A previous study indicated that stimulation of the cerebellar FN can provide a protective effect by inhibiting cerebrovascular inflammation (9). In addition, lesions of neuronal somas in bilateral FN with kainic acid (KA) have been shown to lead to the enhanced activity of T cells, B cells and natural killer cells (10). Our previous preliminary study also showed that, following FNS, the expression of inflammatory cytokines in the hippocampus was reduced significantly, thus protecting the Purkinje cells in this region and simultaneously improving the depressive-like behaviors of the PSD rats (7). However, there is no direct structural connection between the cerebellum and immune system. Therefore, it is important to examine the pathways involved in cerebellar immunomodulation in order to better understand the mechanisms of PSD.

It is well known that the hypothalamus is a crucial immunoregulatory center, which modulates the immune system via the sympathetic nervous system and the hypothalamic-pituitary-adrenal axis (11–13). A direct cerebellar-hypothalamic projection has been found (14,15), which arises from cerebellar FN neurons and mainly travels along the superior cerebellar peduncle (scp). Following crossing at the decussation of the scp (XSCP), it travels along the contralateral scp and terminates in the lateral hypothalamic area (LHA) (14,15). Experiments have indicated that there are direct glutamatergic and γ-aminobutyric acid (GABA)ergic projections from the FN to the LHA, which convey immunomodulating information from the FN (16,17). Accordingly, cerebellar immunoregulatory information may be transmitted to the hypothalamus via direct cerebellar-hypothalamic projections. Based on these findings, it was hypothesized in the present study that direct cerebellar-hypothalamic projections may transmit cerebellar immunoregulatory information to the hypothalamus, through which the regulatory information is then conveyed to the immune system involved in PSD.

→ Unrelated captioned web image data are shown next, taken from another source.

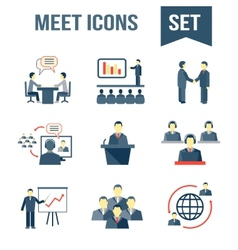 Meet business partners icons set vector image vector image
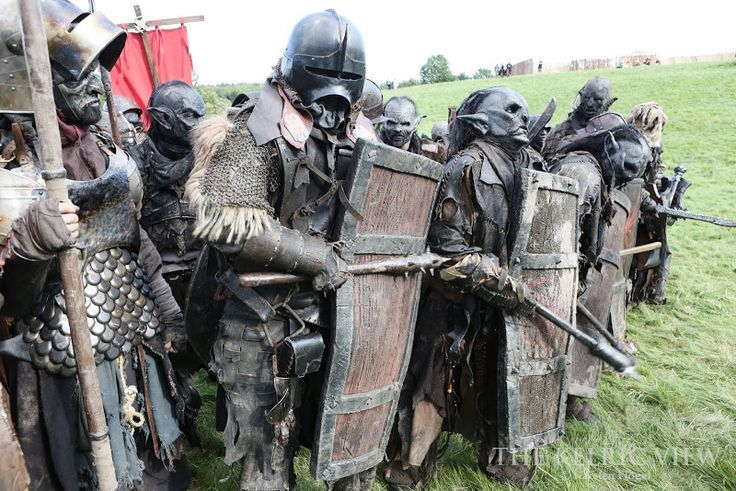 Motley band of Orks, probably at Drachenfest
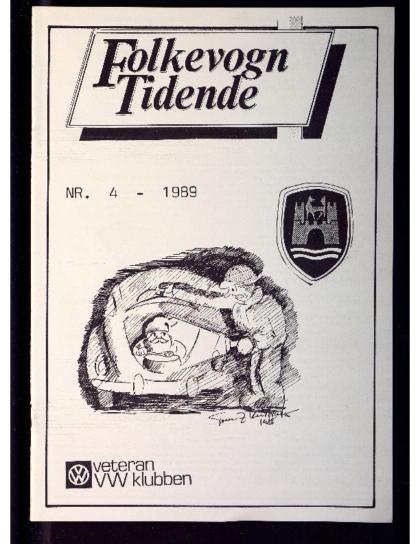 1989 Folkevogn Tidende 4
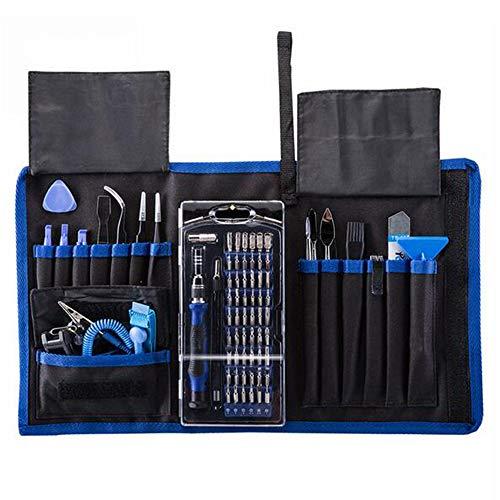 82 in 1 mit 57 Bit Magnetic Driver Kit Präzision Schraubendreher Set Handwerkzeuge für Telefon Elektronik Repair Tool Kit Telefon-extension-kit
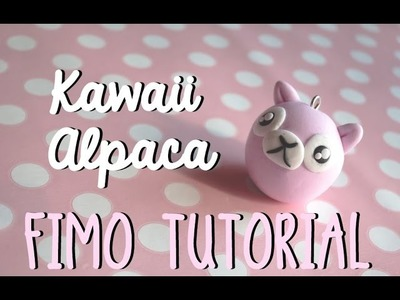 TUTORIAL ALPACA Polymer Clay | Chubby Animals #1
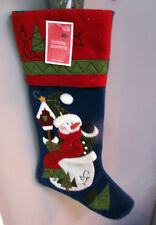 """New. Snowman Christmas Stocking Felt Back and front. Large 22"""" Lined w. tab."""
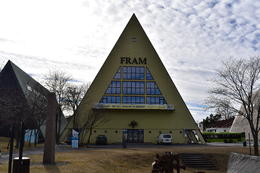 Fram Museum , AM - April 2017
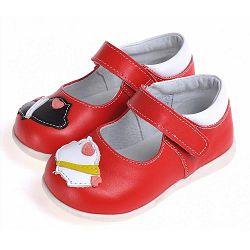 Детские туфельки Caroch C-8408RD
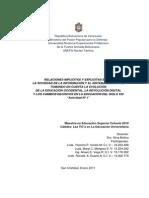 RELACIONES IMPLÍCITAS Y EXPLICITAS ENTRE LA SOCIEDAD DE LA INFORMACIÓN Y EL SISTEMA EDUCATIVO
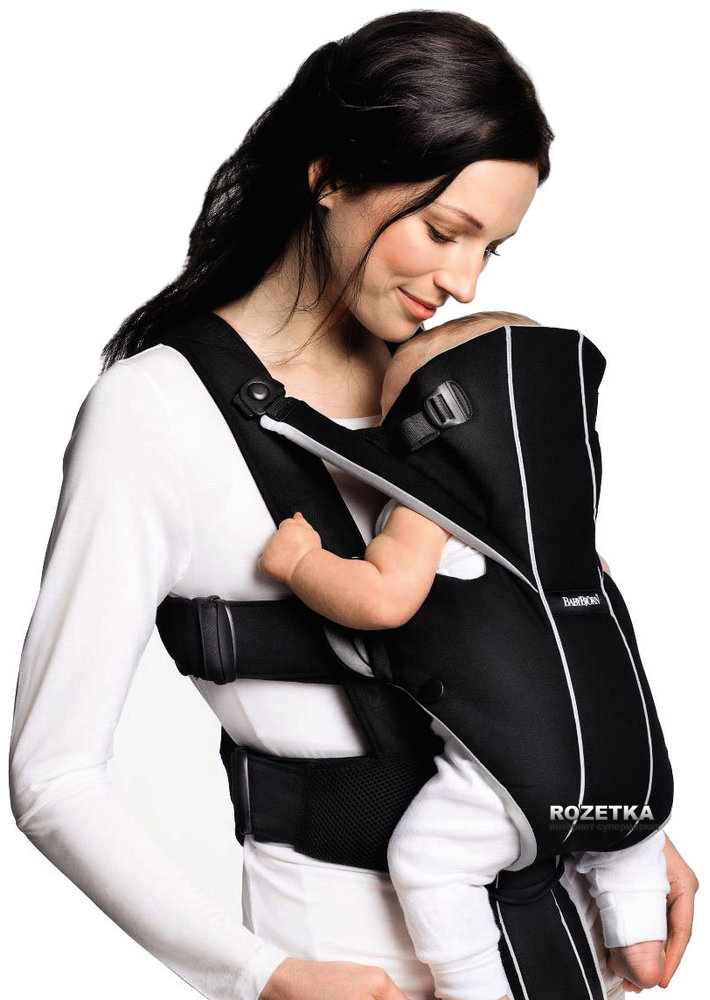 6030b001be3 Сумка-кенгуру Baby Bjorn Baby Carrier Miracle Cotton Mix Black Silver  (96065)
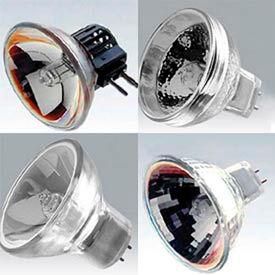 Audio/Visual Tungsten Halogen Lamps - Reflector Style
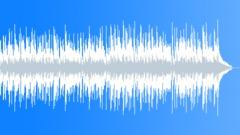 Joyful Whistler (30sec) Stock Music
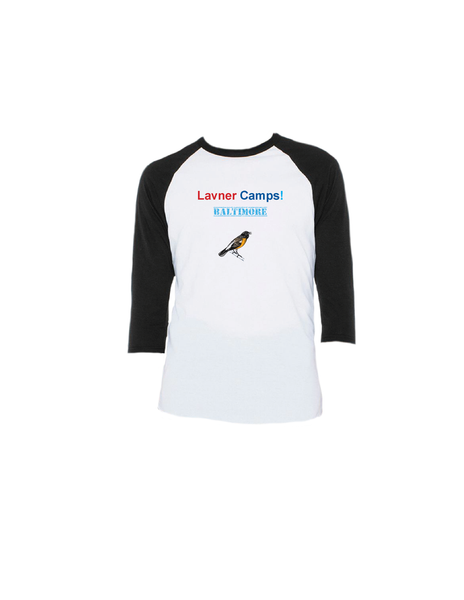 Baltimore Raglan 3/4 (Adult)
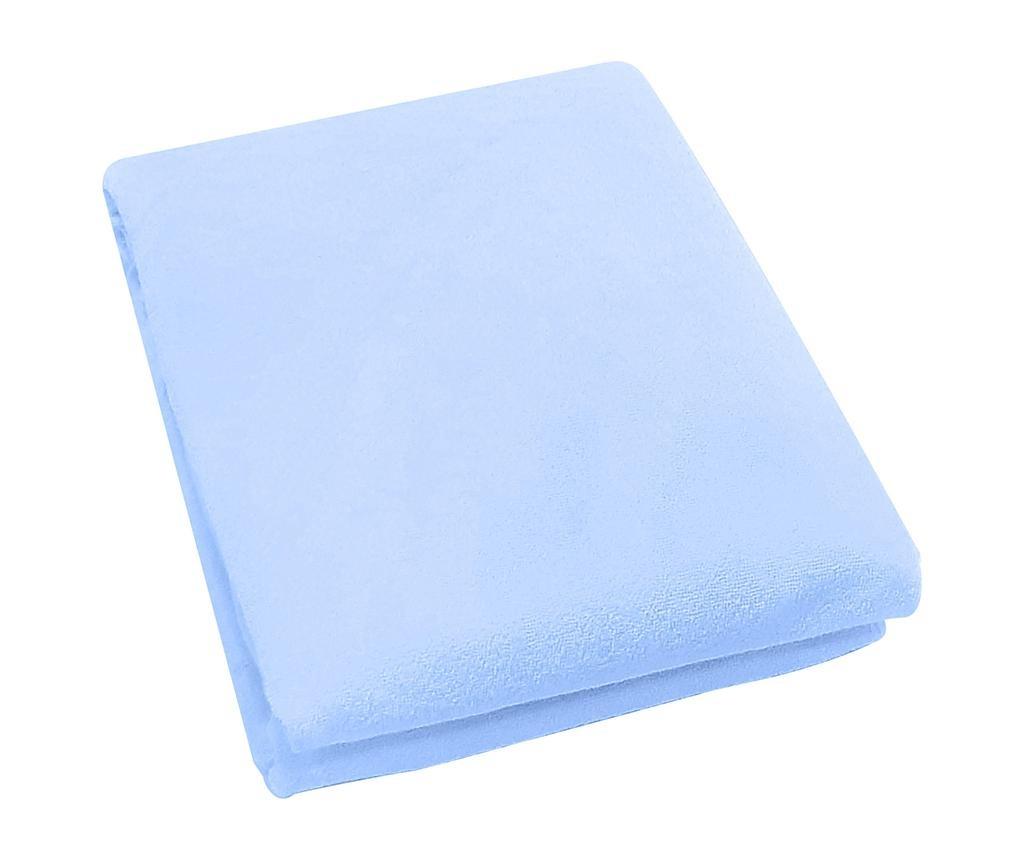 Cearsaf de patut cu elastic Rosa Fitty Blue 65x128 cm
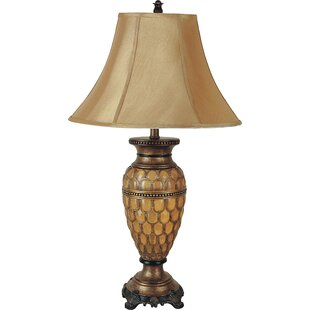 Kathie 31 Table Lamp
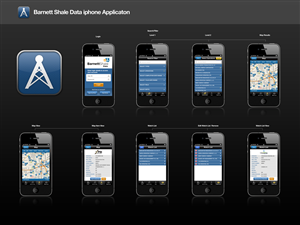 10 Professional App Designs for a business in United States
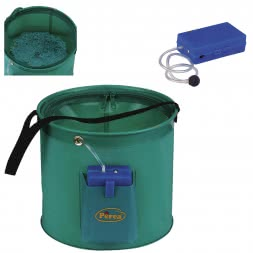 Perca Original live Bait Bucket and Air Pump as a Set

In the present study, lesions of the FN or XSCP, behavioral signs of depression, mRNA levels of tumor necrosis factor (TNF)-α, interleukin (IL)-6, and IL-1β in the hippocampus, and the content of GABA and glutamate in the LHA were examined. The aim was to provide further evidence of the mechanisms suggested for the involvement of the cerebellum in PSD.

Materials and methods

Establishment of a PSD rat model

Healthy Sprague-Dawley (SD) rats weighing 240–260 g, which were aged 13 weeks, were provided by the Center of Experimental Animals, Jinzhou Medical University (Jinzhou, China). A total of 30 SD rats were randomly divided into five groups: Sham-operated, Stroke, PSD, FN lesion, and XSCP lesion groups. The middle cerebral artery was not occluded in animals of the Sham group, whereas the rats in the Stroke, PSD, FN lesion, and XSCP lesion groups underwent middle cerebral artery occlusion (MCAO). The rats were housed (n=5/cage) in quiet a room that was maintained at 21–22°C with 50% relative humidity and a 12/12-h light/dark cycle. They were allowed free access to food and water. The rats in the PSD group were subjected to isolated housing in combination with chronic and unexpected mild stress (CUMS) comprising water deprivation, wet litter, food deprivation, 45° cage tilt, overnight lighting, behavioral restriction, tail clamping, electric shock to foot, and ice-water swimming, in order to set up a depression model. The protocol was approved by Jinzhou Medical University for the Care and Use of Laboratory Animals.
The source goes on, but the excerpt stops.